Suite à l’appel lancé par l’Union des Villes Suisses pour davantage de soutien de la Confédération, je débattais jeudi soir dans l’émission Forum. Je siège en effet depuis 2007 au Comité de l’Union des Villes Suisses, aux côtés de mes collègues de Bâle-Ville, Berne, Locarno, Lucerne, Monthey, Muttenz, Neuchâtel, Saint-Gall, Soleure, Thalwil, Thoune et Zurich. Retour sur des revendications légitimes.

 

Aujourd’hui, près de trois quarts de la population suisse vit dans des villes et des communes urbaines. 84% de l’activité économique y est réalisée.  Véritables laboratoires du vivre-ensemble, les villes sont également les points de cristallisation de l’innovation sociale et de la définition de solutions globales servant l’intérêt et le bien-être de l’ensemble de la population suisse.

Pourtant, les centres urbains ne pèsent pas lourd sous la coupole fédérale et manquent cruellement de soutien. Des exemples ?

Je pense tout d’abord au transport. Pour la région lémanique, on le sait, l’enjeu se situe principalement autour de la construction de la troisième voie ferroviaire entre Lausanne et Genève. Sur cette ligne, le nombre de voyageurs a plus que doublé entre 2000 et 2010. Et il devrait encore doubler d’ici 2030. Or, la Confédération participe de manière très superficielle aux coûts de son financement. Elle propose actuellement un paquet de mesures globales pour l’ensemble de la Suisse d’un montant de 3,5 milliards. Selon l’Union Suisse des Villes, ce montant devrait atteindre au minimum 6 milliards de francs…

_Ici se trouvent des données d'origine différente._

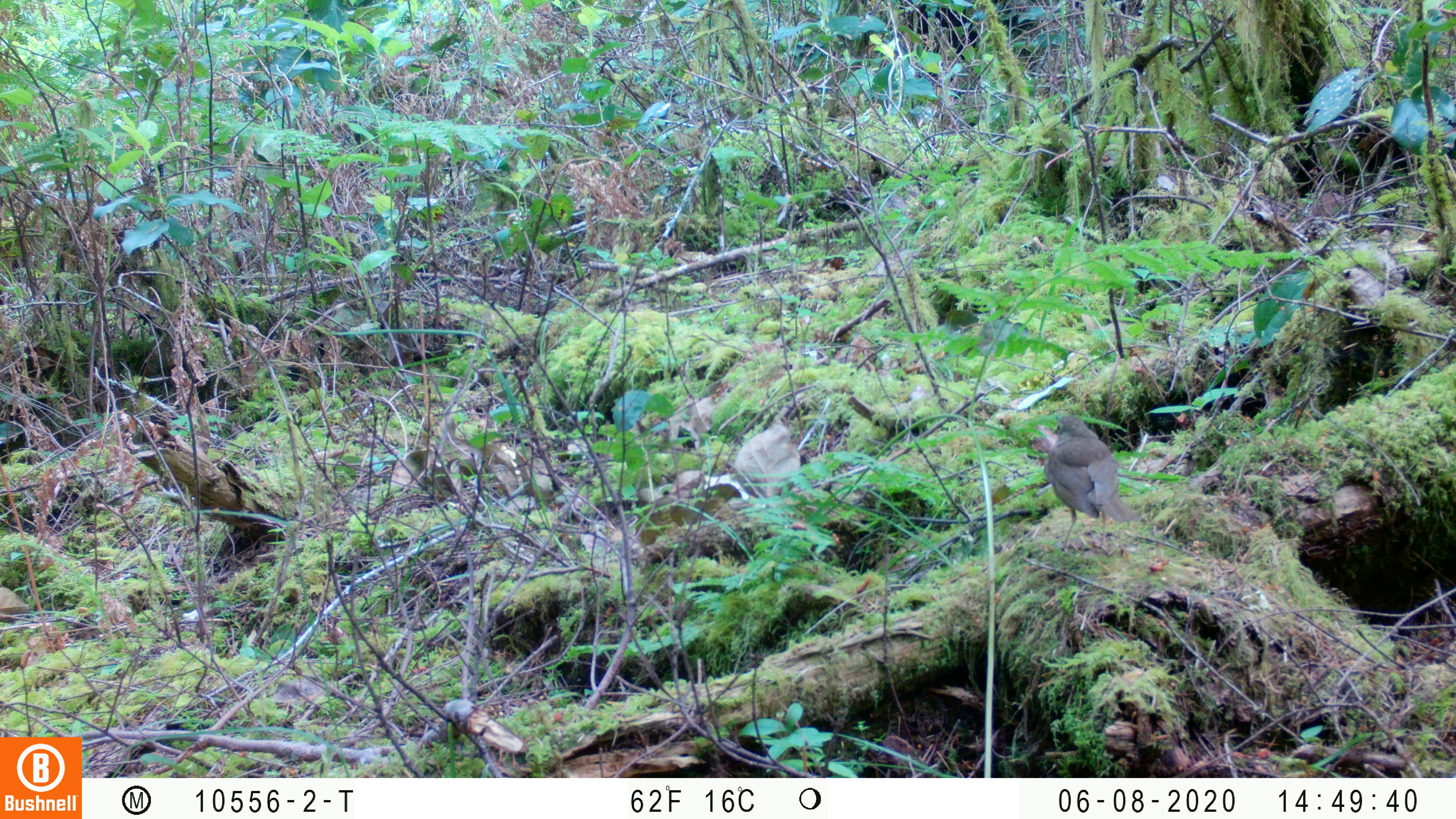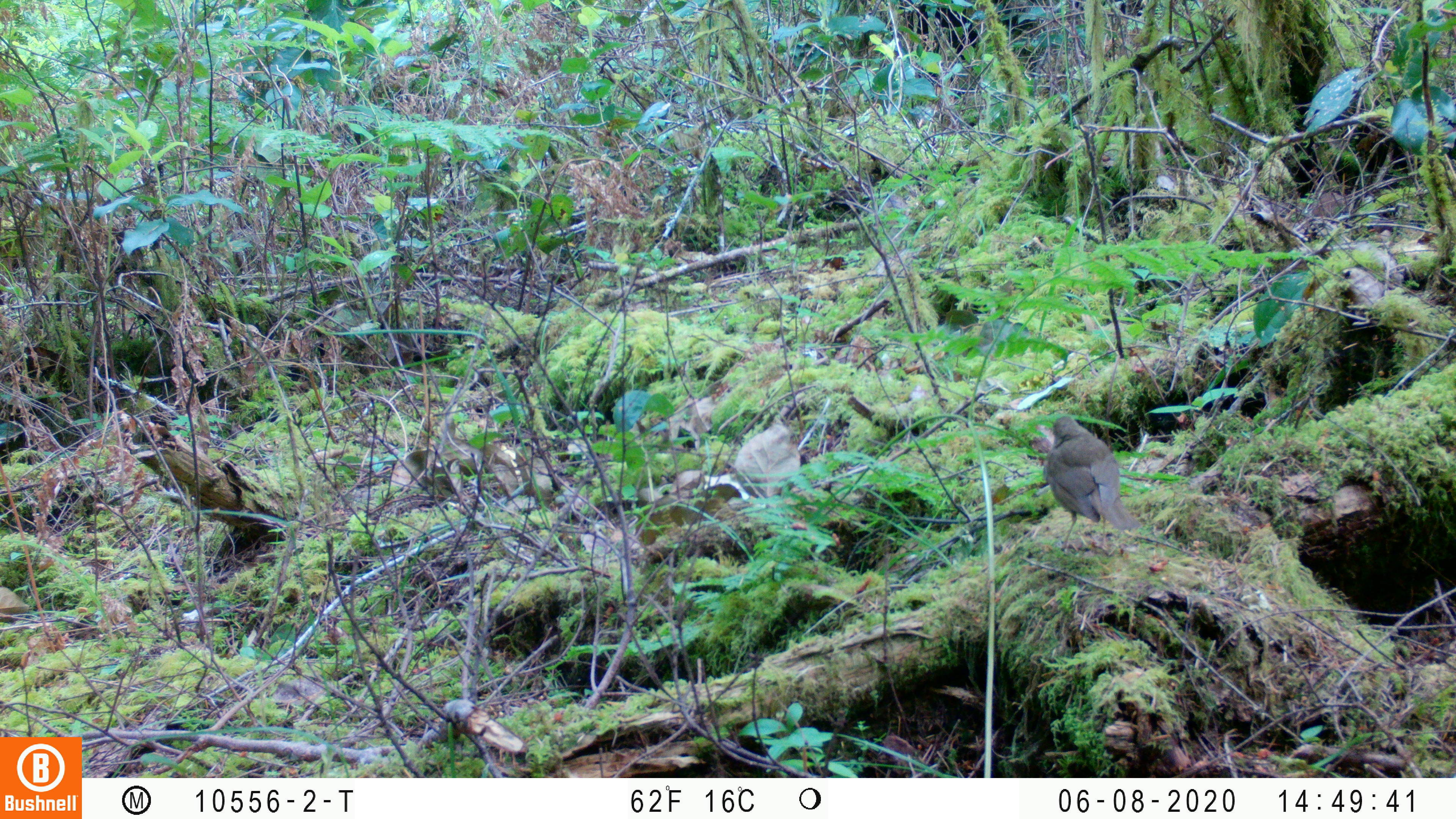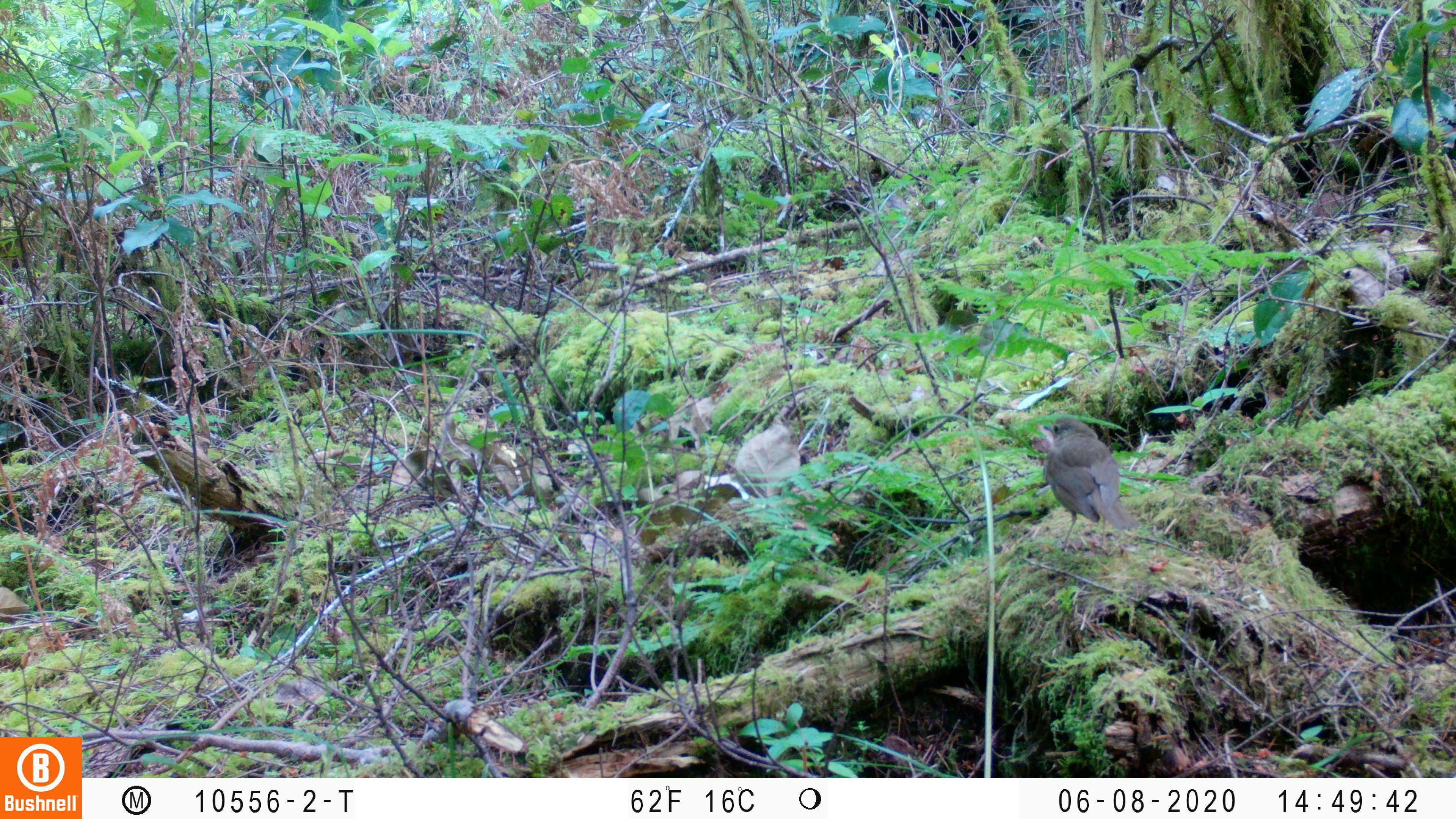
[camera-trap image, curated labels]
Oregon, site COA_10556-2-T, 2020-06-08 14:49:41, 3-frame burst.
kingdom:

Autre exemple ? Le projet d’agglomération et plus particulièrement le trafic d’agglomération, dont la politique se définit au niveau de la Confédération. Les enjeux sont ici aussi connus : depuis 1990, le trafic a augmenté de plus de 20% dans les agglomérations ; aujourd’hui, entre 85% et 90% des bouchons en Suisse naissent dans les agglomérations. Alors que la Confédération devrait verser 10 milliards de francs pour les projets prioritaires de deuxième génération, sa contribution se limite à 1,9 milliard de franc. Soit moins d’un cinquième des besoins avérés.

Face au manque de soutien de la Berne fédérale, les villes ont aujourd’hui des revendications sérieuses. Relayées le 30 août dernier par l’Union suisse des Villes lors de sa conférence de presse annuelle, ces revendications visent notamment une plus grande solidarité à l’égard des centres urbains et une participation renforcée dans les processus de décision, en adéquation avec le poids économique et social des Villes. Pour le bien-être de l’ensemble de la population suisse, gageons que ces revendications ne resteront pas lettre morte.